A push-pull superset training program like no other! This 5-week plan will help you build muscle size while slashing body fat.

Super-Man Training Program Overview

Don't take the play on words too literally. You won't be able to leap over tall buildings or be faster than a speeding bullet by following this program. (Sorry to burst your bubble).

The workouts you'll perform utilize the popular, time-efficient, intensity-boosting technique known as the "superset" exclusively for the duration of five weeks – hence the name of the program. However, you might just feel like tearing your shirt open like Clark Kent at the conclusion of the program, what with the results in size, strength and leanness it will deliver. (In that case, maybe the name fits better than I thought!)

Supersets involve the pairing of two exercises back-to-back with little to no rest in between. This can be done with two exercises for the same muscle group, which are more technically referred to as "compound sets," or two exercises for different muscle groups, which are called "supersets."

When utilizing the latter method, it's usually advised to pair opposing muscle groups (i.e. antagonist muscle groups that perform opposite movements like pushing and pulling), such as biceps and triceps.

Get Bigger and Stronger with Supersets

Pairing opposing muscle groups has several benefits, one of which is an increase in strength and power.
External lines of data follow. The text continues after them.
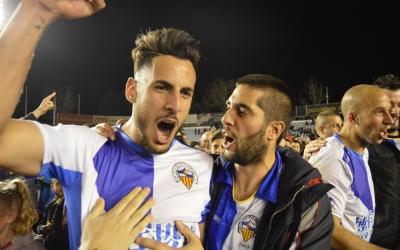 Yeray Sabariego celebrant la Copa Catalunya aconseguida la temporada 2015-2016 contra el Barça B | Roger Benet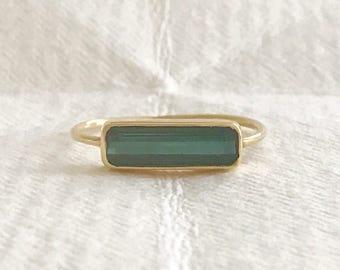 Green tourmaline and solid 18k gold horizon ring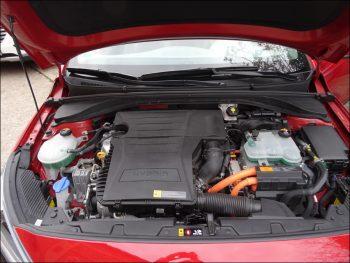 Motorraum des Hyundai Ioniq Hybrid. Foto: Petra Grünendahl.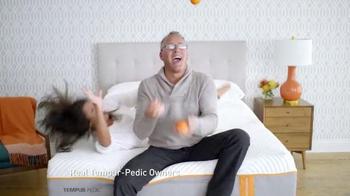 Tempur-Pedic TV Spot, 'Cradle' - Thumbnail 4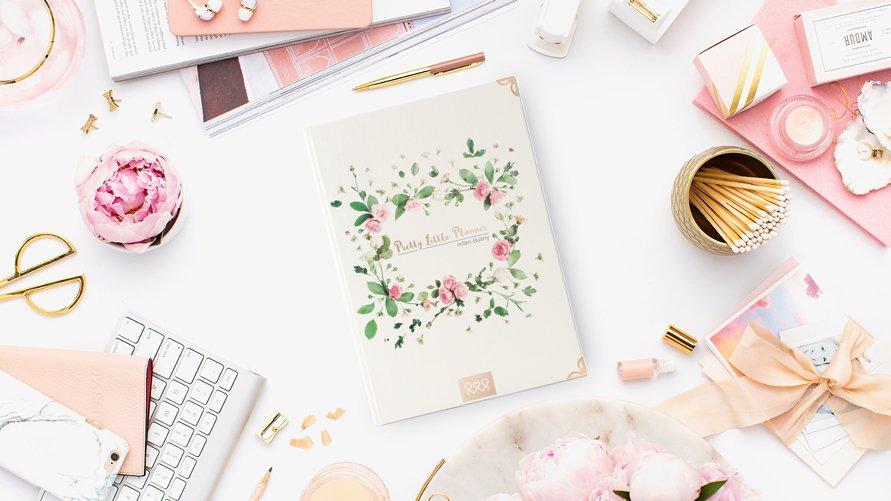 Pretty Little Planner to notatniko-kalendarz, który pozwoli precyzyjnie zorganizować ślub i wesele bez pomocy ekspertów.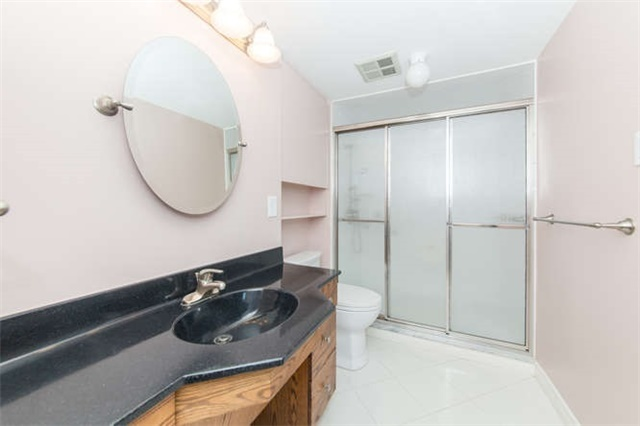 Condo Apartment at 360 Watson St W, Unit 1011, Whitby, Ontario. Image 6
Research shows that a muscle will contract with more force if preceded by contractions of its antagonist (opposing) muscle group.

For example, when you do a superset of barbell rows followed by bench press, you'll be stronger on the bench press. In fact, Australian researchers reported that when trained athletes performed rows before doing a bench press throw, they had significantly more power on the bench press throw than when they did it without first doing the rows.
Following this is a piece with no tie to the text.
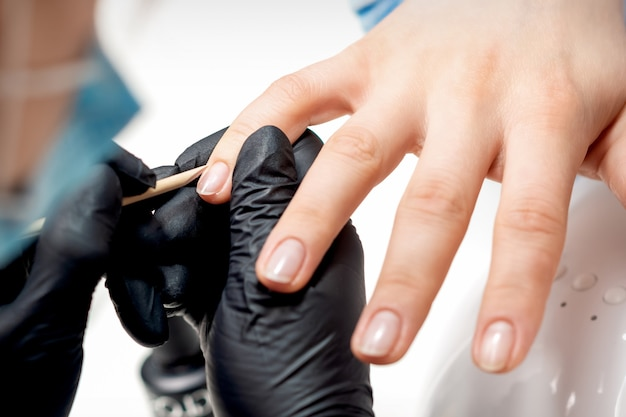Manicure remove cutículas em unhas femininas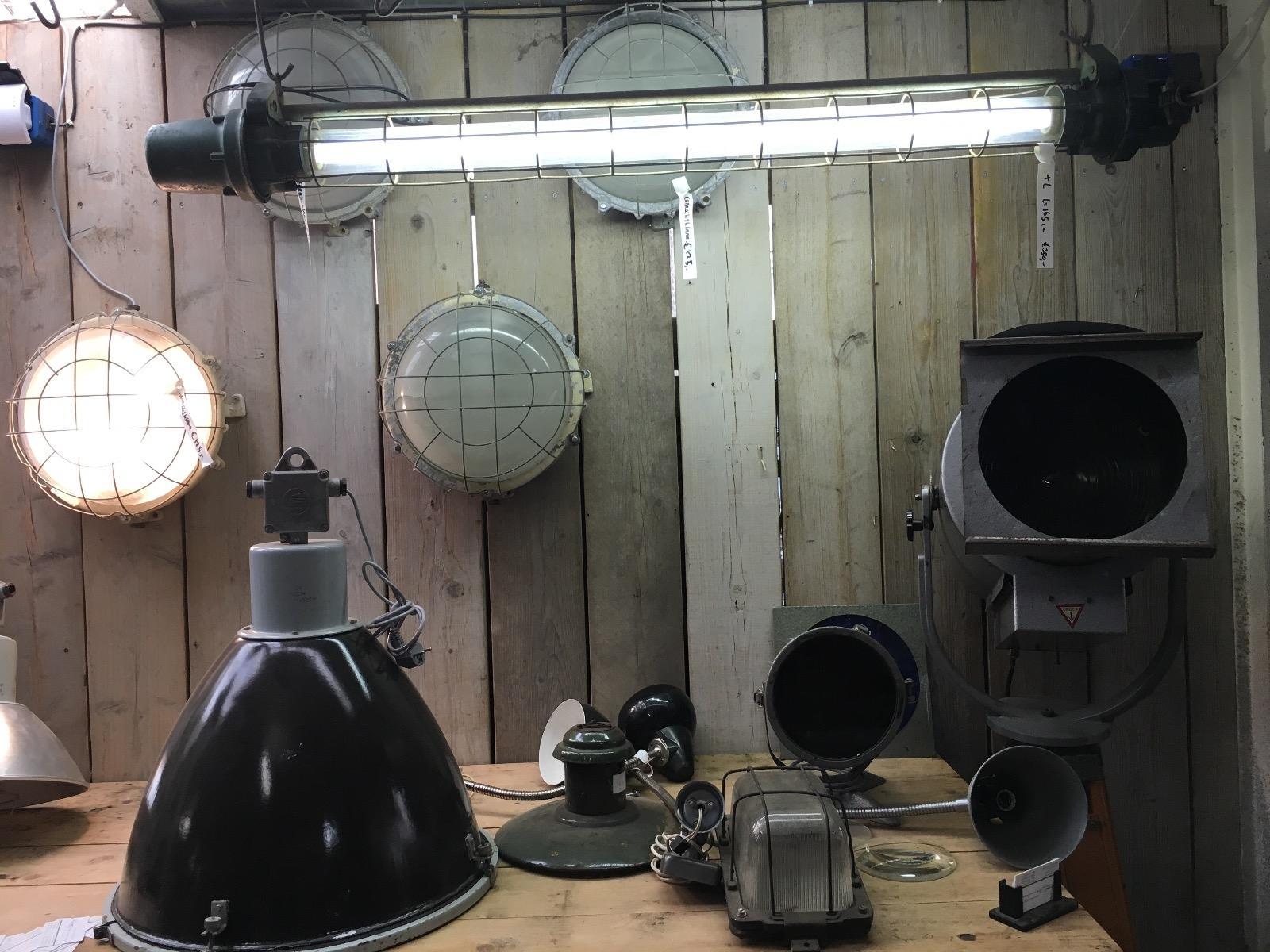 Bureau Hang Tl Lamp.Burbri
University of Wisconsin-Parkside (Kenosha, WI) researchers found that when subjects did a six-second isometric hamstring curl before doing an explosive vertical jump, quadriceps force production was increased by nearly 15% as compared to when they did the jump without the leg curl. This phenomenon may be due to greater inhibition of the opposing muscles.

Normally, the muscle you're working is somewhat limited by its antagonist, much like a brake on a car would limit how fast you can go if you kept it depressed. For example, during the bench press, the strength of the pecs is somewhat limited by the contraction of the back muscles. Doing a set of rows before benching, however, lessens this inhibitory effect, allowing your pecs to contract with more force.

Another study - this one from Canada - reported that when subjects did three supersets of rows and bench press using their four-rep max on each exercise, they were able to perform more reps on the second and third sets than when they did traditional sets.

Again, this may be due to the greater inhibition of the antagonist muscles, but it's also likely due to getting a longer rest for each muscle group. When you're training the opposing muscle group, the other is getting some rest. When you combine the rest taken between supersets, it equates to greater total rest for each muscle group.

For example, if you did three straight sets of bench press with one minute of rest between them, you'd get one minute of rest between each set. If you did supersets of barbell rows and bench press and rested one minute between each superset, however, you'd not only get the one minute of rest between supersets, but you'd also get the time it took to do the rows as additional rest between bench press sets.

In some cases, this could double the amount of rest time for each muscle group. Regardless of the reason, being able to complete more reps with a given weight will lead to greater muscle strength and growth over time. It's just that simple.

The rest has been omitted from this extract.